Start of EXERCISE MATERIAL

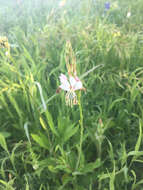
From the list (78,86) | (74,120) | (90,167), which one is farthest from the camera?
(74,120)

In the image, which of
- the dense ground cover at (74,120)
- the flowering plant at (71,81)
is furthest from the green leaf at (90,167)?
the flowering plant at (71,81)

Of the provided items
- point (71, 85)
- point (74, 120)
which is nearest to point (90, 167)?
point (74, 120)

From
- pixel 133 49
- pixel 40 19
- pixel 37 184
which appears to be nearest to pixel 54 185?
pixel 37 184

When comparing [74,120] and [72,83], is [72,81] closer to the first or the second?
[72,83]

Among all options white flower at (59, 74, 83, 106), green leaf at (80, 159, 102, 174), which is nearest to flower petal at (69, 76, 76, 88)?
white flower at (59, 74, 83, 106)

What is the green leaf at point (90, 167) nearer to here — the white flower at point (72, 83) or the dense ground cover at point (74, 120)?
the dense ground cover at point (74, 120)

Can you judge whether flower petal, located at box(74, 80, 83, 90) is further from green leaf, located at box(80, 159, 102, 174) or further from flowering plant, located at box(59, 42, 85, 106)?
green leaf, located at box(80, 159, 102, 174)

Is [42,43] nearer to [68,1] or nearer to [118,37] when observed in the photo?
[118,37]

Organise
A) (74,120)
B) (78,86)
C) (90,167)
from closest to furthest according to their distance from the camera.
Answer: (78,86) → (90,167) → (74,120)
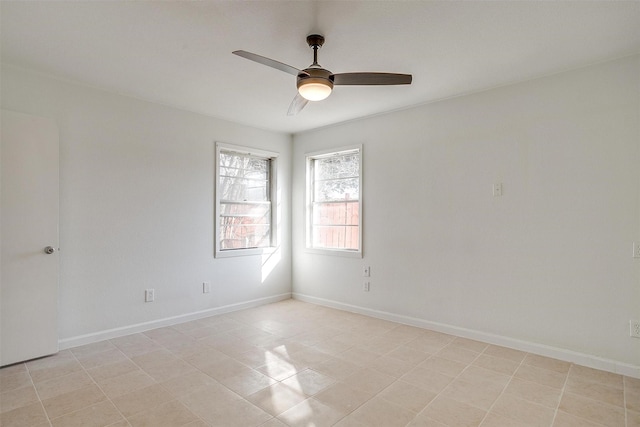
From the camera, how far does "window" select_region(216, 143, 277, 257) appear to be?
177 inches

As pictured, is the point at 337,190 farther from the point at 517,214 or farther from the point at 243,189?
the point at 517,214

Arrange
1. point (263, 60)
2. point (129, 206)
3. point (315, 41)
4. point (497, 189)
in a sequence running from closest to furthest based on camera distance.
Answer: point (263, 60) < point (315, 41) < point (497, 189) < point (129, 206)

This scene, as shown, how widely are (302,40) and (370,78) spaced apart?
0.57 metres

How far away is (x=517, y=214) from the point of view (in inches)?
127

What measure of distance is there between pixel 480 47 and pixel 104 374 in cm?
383

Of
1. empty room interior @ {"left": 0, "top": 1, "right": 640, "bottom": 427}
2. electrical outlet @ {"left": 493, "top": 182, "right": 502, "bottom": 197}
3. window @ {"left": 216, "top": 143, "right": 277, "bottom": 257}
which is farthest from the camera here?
window @ {"left": 216, "top": 143, "right": 277, "bottom": 257}

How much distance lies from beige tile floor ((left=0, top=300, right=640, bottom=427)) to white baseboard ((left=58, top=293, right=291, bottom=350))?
0.10 metres

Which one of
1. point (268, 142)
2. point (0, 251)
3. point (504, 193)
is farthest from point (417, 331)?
point (0, 251)

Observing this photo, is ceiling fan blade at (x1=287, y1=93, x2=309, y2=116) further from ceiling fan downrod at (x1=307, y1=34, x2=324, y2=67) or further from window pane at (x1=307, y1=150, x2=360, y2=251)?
window pane at (x1=307, y1=150, x2=360, y2=251)

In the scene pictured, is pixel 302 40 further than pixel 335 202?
No

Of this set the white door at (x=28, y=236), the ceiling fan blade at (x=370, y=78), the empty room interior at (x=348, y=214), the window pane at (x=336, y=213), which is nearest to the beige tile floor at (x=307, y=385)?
the empty room interior at (x=348, y=214)

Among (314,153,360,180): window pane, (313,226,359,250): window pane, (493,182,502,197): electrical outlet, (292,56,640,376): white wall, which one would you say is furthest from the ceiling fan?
(313,226,359,250): window pane

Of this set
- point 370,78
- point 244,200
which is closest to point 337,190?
point 244,200

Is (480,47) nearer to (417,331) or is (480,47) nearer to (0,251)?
(417,331)
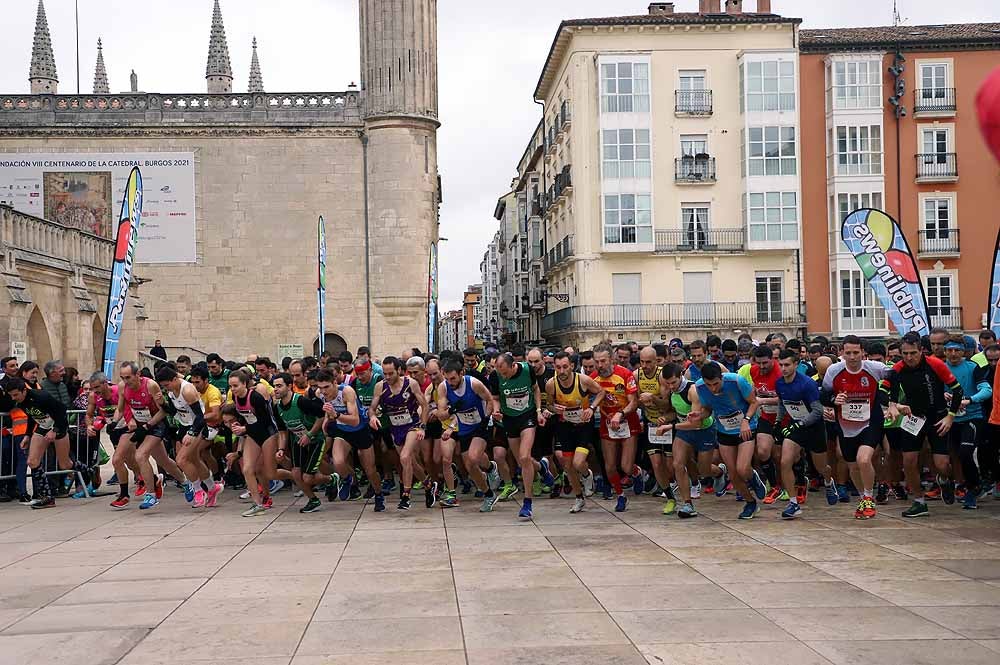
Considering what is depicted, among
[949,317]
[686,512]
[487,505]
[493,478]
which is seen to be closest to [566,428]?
[487,505]

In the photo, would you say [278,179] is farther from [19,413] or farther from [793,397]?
[793,397]

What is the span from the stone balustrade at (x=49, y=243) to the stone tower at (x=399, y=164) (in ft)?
31.9

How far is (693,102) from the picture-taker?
43562 mm

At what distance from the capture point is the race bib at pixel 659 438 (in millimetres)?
11805

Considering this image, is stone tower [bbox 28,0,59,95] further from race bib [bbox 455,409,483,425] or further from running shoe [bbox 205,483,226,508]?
race bib [bbox 455,409,483,425]

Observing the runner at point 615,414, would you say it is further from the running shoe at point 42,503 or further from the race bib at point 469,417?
the running shoe at point 42,503

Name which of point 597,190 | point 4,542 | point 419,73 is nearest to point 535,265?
point 597,190

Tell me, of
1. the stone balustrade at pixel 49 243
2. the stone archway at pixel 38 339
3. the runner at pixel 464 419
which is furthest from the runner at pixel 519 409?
the stone archway at pixel 38 339

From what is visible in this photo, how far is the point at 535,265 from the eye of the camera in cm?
6519

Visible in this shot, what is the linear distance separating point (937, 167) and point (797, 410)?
117 feet

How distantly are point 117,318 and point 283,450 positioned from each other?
457 cm

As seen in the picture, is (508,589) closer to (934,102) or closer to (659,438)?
(659,438)

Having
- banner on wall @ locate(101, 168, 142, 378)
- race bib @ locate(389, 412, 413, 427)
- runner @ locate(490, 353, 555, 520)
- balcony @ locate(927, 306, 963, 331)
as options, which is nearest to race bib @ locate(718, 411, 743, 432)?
runner @ locate(490, 353, 555, 520)

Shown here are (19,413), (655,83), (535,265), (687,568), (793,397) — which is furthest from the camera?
(535,265)
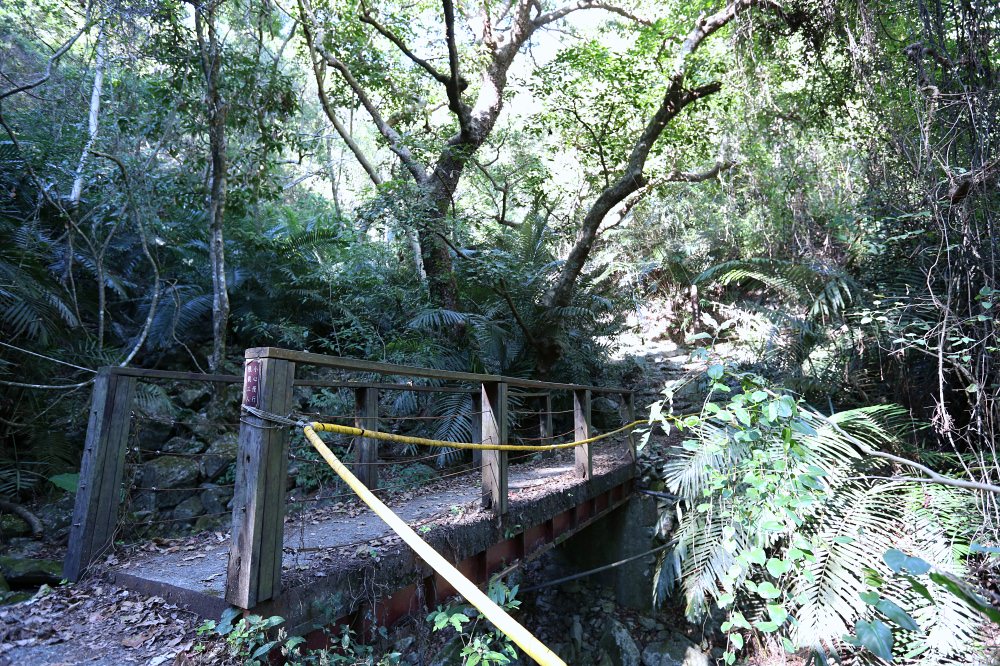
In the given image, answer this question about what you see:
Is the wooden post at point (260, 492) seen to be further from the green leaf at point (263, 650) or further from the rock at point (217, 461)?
the rock at point (217, 461)

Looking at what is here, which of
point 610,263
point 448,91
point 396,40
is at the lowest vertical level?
point 610,263

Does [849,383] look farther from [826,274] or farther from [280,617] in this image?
[280,617]

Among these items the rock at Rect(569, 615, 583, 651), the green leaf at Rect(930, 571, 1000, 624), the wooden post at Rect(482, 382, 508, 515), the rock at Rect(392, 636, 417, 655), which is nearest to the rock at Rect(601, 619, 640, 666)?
the rock at Rect(569, 615, 583, 651)

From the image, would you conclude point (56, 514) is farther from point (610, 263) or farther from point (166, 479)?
point (610, 263)

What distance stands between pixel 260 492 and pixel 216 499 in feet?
16.0

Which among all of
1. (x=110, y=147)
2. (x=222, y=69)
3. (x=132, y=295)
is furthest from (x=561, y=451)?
(x=110, y=147)

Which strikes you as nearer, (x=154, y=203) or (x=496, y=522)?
(x=496, y=522)

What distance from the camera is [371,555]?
3.06 m

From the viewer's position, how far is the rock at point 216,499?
648cm

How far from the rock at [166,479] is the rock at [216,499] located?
0.73 ft

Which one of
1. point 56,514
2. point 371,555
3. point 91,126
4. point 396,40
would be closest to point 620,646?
point 371,555

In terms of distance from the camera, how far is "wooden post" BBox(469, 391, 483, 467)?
448 centimetres

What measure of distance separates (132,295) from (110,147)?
242cm

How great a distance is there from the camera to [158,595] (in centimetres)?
277
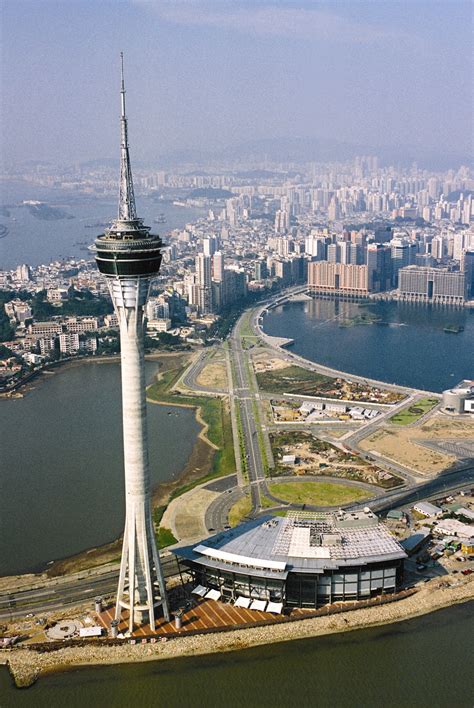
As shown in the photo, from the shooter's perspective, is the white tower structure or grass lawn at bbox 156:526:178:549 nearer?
the white tower structure

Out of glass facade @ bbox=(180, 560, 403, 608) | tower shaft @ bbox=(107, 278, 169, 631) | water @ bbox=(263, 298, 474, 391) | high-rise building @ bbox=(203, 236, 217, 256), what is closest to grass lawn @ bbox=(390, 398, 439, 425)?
water @ bbox=(263, 298, 474, 391)

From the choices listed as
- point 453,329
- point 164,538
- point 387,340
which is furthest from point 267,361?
point 164,538

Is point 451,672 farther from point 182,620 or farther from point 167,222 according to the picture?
point 167,222

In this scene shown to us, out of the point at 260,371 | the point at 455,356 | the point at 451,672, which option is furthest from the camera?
the point at 455,356

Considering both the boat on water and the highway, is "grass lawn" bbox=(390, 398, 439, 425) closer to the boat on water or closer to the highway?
the highway

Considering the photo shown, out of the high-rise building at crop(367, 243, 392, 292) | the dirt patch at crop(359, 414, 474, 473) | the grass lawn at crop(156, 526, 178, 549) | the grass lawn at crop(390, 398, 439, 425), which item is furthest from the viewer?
the high-rise building at crop(367, 243, 392, 292)

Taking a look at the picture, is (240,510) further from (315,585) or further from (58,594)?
(58,594)

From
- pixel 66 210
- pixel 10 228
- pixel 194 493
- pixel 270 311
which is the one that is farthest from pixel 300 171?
pixel 194 493
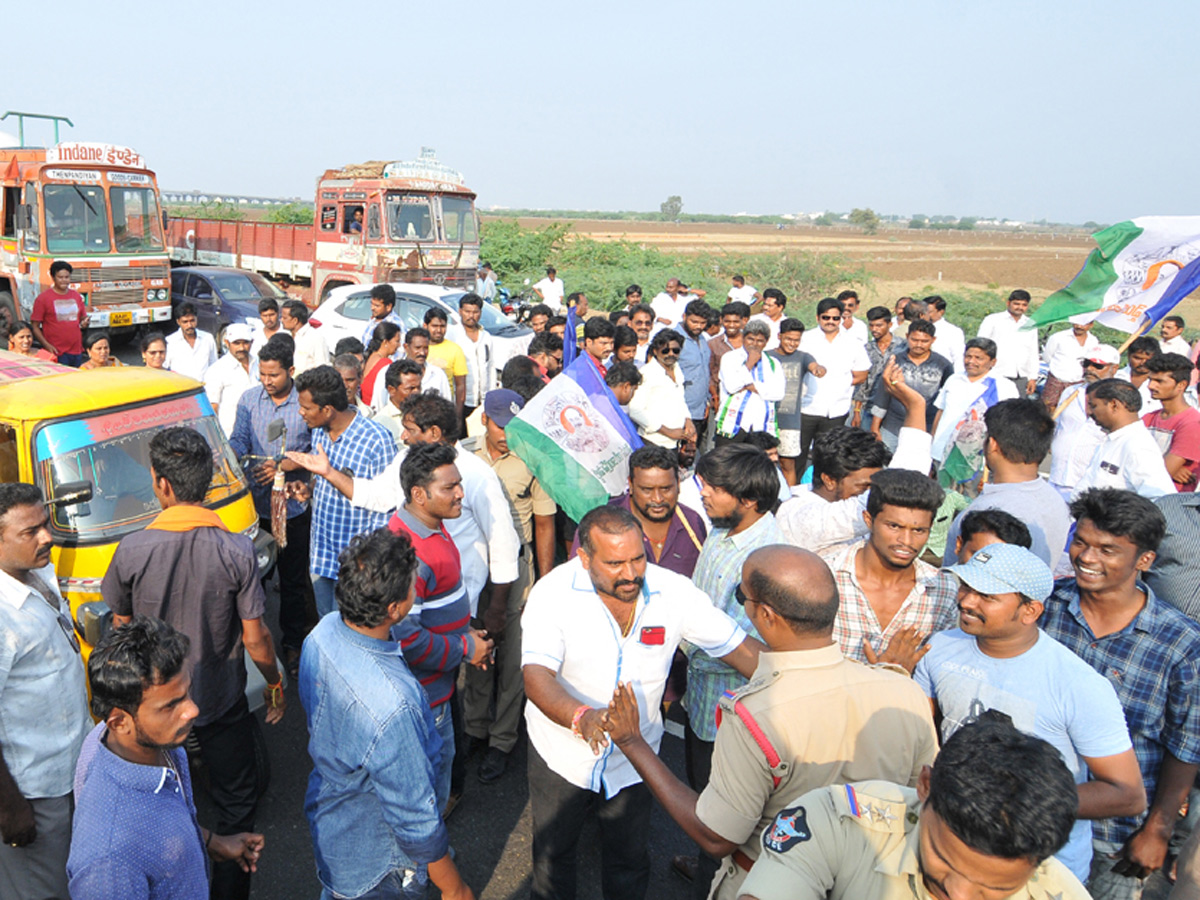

End of EXERCISE MATERIAL

▸ DIRECTIONS FOR THIS TASK: Return the rows from the line containing "Is point 451,672" through the end of the rows, copied without change and with the pictures left out.

▸ CORRECT RESULT:
Is point 451,672 farther from point 182,620 or farther from point 167,222 according to the picture?
point 167,222

In this scene shown to us, out of the point at 260,371 | the point at 455,356 | the point at 451,672, which option is furthest from the camera?
the point at 455,356

Considering both the boat on water and the highway, is "grass lawn" bbox=(390, 398, 439, 425) closer to the boat on water or closer to the highway?
the highway

Considering the photo shown, out of the high-rise building at crop(367, 243, 392, 292) | the dirt patch at crop(359, 414, 474, 473) | the grass lawn at crop(156, 526, 178, 549) | the grass lawn at crop(390, 398, 439, 425), which item is furthest from the viewer?
the high-rise building at crop(367, 243, 392, 292)

Taking a look at the picture, is (240,510) further from (315,585) or further from (58,594)?
(58,594)

From
- pixel 66 210
- pixel 10 228
- pixel 194 493
- pixel 270 311
which is the one that is farthest from pixel 300 171?
pixel 194 493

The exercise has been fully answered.